▸ SELECTED PASSAGE:
* * * * * * * * *

Spin-down and emission variations for PSR J0742−2822

Pulsars are the most stable rotators in the universe. They slow down gradually because their rotational energy converts into highly energetic particles and electromagnetic radiations. However, for many pulsars, their slow down is usually disturbed by timing noise, which manifests as a continuous irregular fluctuation in the timing residuals. Hobbs et al. (2010) analyzed the timing irregularities for 366 pulsars and found that the spin-down rates are correlated with the amplitude of timing noise. They also noted that the glitch recoveries usually dominate the timing noise in younger pulsars and a quasi-periodic time-correlated structure is seen in the residuals in many older pulsars. Lyne et al. (2010) studied the timing behaviors of 17 pulsars, which have quasi-periodic timing residuals and their spin-down rates switched between two or more states on a time scale from months to years. They demonstrated that the evolution of spin-down rates for six pulsars is correlated with the evolution of pulse profile. Such correlations indicate that the timing noise might be caused by changes in the magnetospheric state.

* * * * * * * * *

▸ ACTIVITY:
Answer these from the pulsar passage above:
1. How many pulsars did Hobbs et al. (2010) analyze for timing irregularities?
2. According to the passage, what usually dominates the timing noise in younger pulsars?
3. For how many pulsars did Lyne et al. (2010) show that the evolution of spin-down rates correlates with the evolution of pulse profile?

* * * * * * * * *

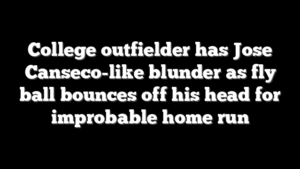 College outfielder has Jose Canseco-like blunder as fly ball bounces off his head for improbable home run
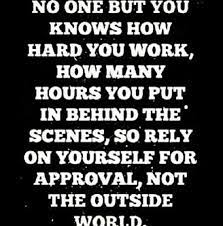 No One But You Knows How Hard You Work How Many Hours You Put In Behind The Scenes So Rely On Yourself For Appro Work Quotes Hard Quotes Inspirational Quotes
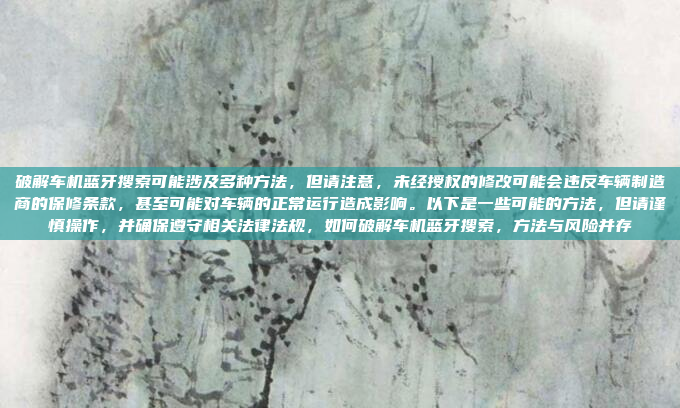 破解车机蓝牙搜索可能涉及多种方法,但请注意,未经授权的修改可能会违反车辆制造商的保修条款,甚至可能对车辆的正常运行造成影响。以下是一些可能的方法,但请谨慎操作,并确保遵守相关法律法规,如何破解车机蓝牙搜索,方法与风险并存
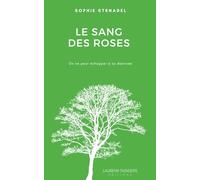 Le sang des roses: On ne peut échapper à sa destinée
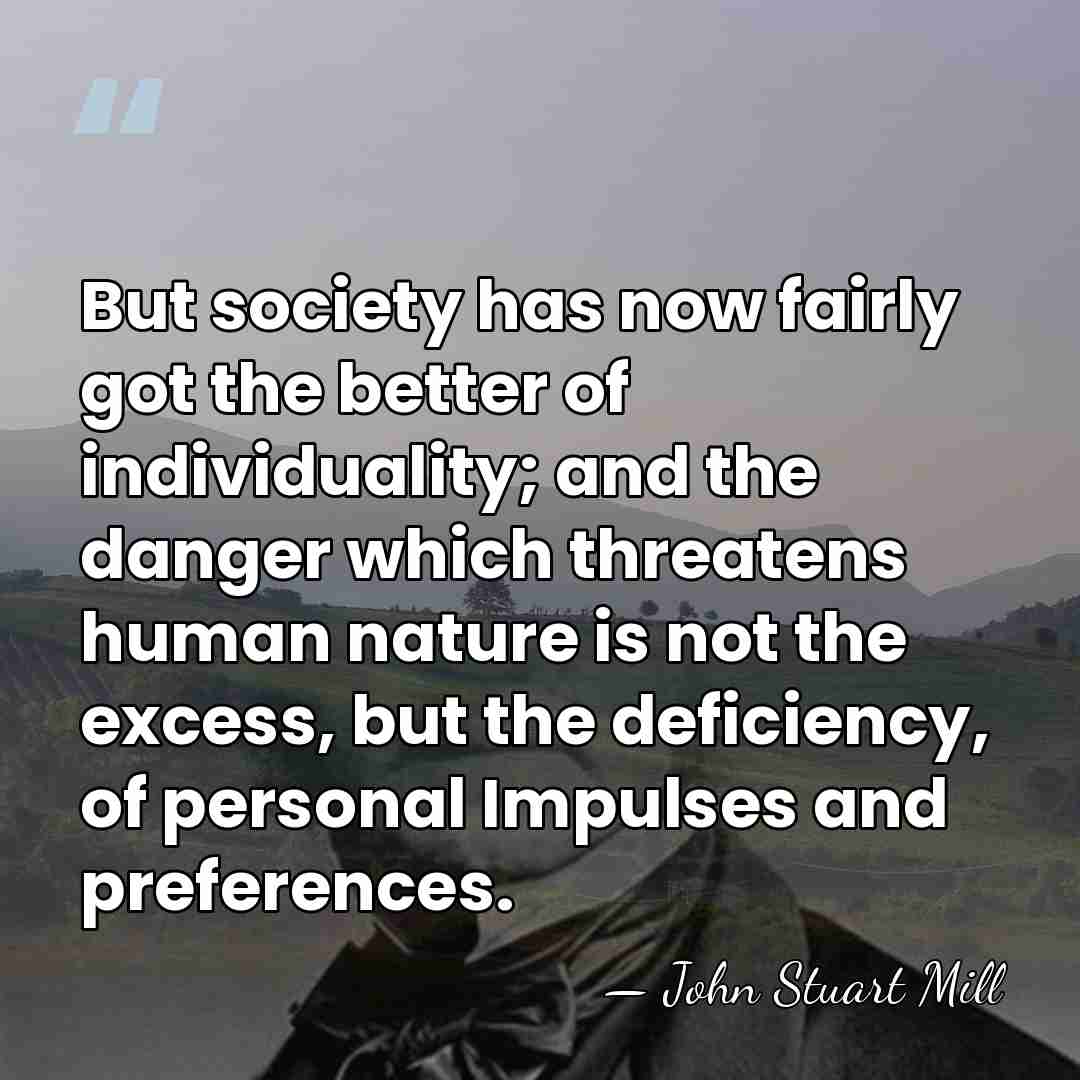 But society has now fairly got the better of individuality; and the&hellip; - John Stuart Mill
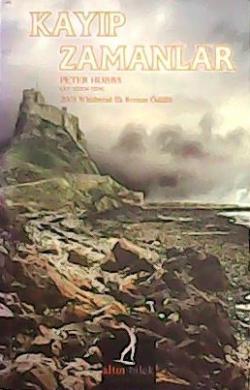 KAYIP ZAMANLAR - Peter Hobbs- | Yeni ve İkinci El Ucuz Kitabın Adresi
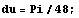 du = Pi/48 ;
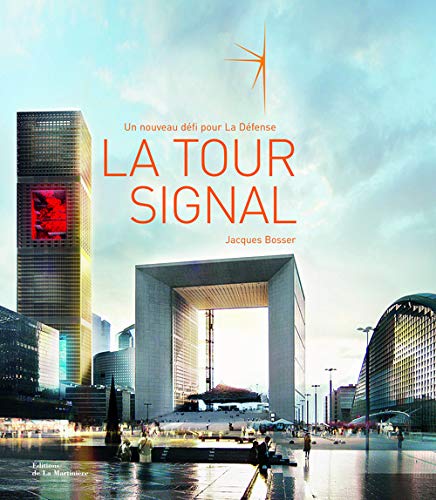 Télécharger La Tour Signal, un nouveau défi pour La Défense. Édition bilingue français-anglais Livre PDF Gratuit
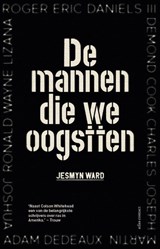 De mannen die we oogstten - Jesmyn Ward - 9789025470616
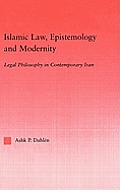 Islamic Law, Epistemology and Modernity: Legal Philosophy in Contemporary Iran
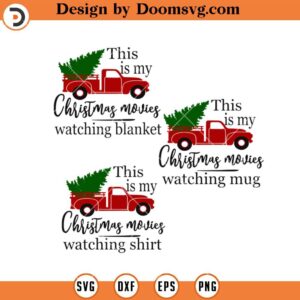 This Is My Christmas Movies Watching Shirt SVG, Chrismas Movies fans SVG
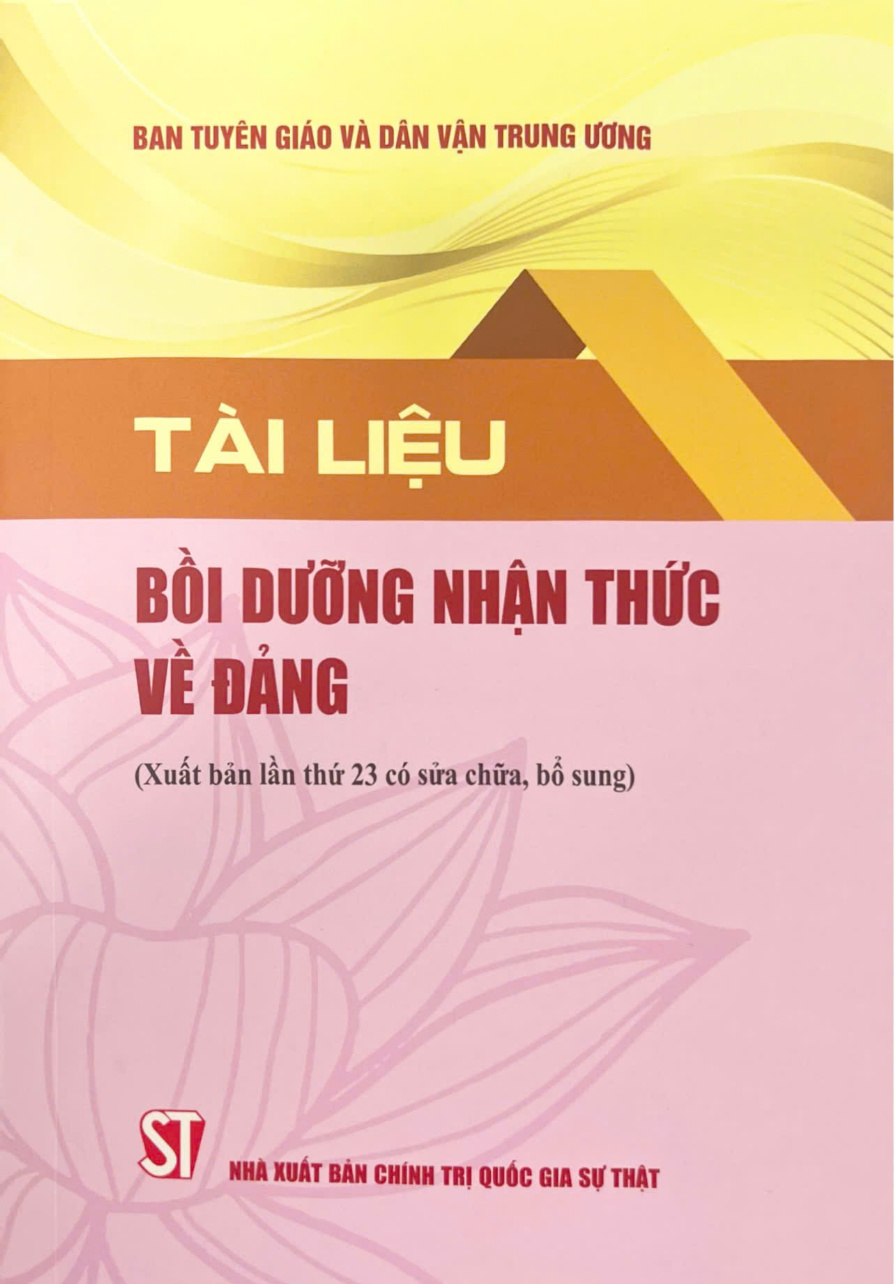 Tài liệu bồi dưỡng nhận thức về Đảng (Xuất bản lần thứ 23 có sửa chữa, bổ sung)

* * * * * * * * *

▸ WRITTEN SOLUTION:
1. 366
2. Glitch recoveries
3. Six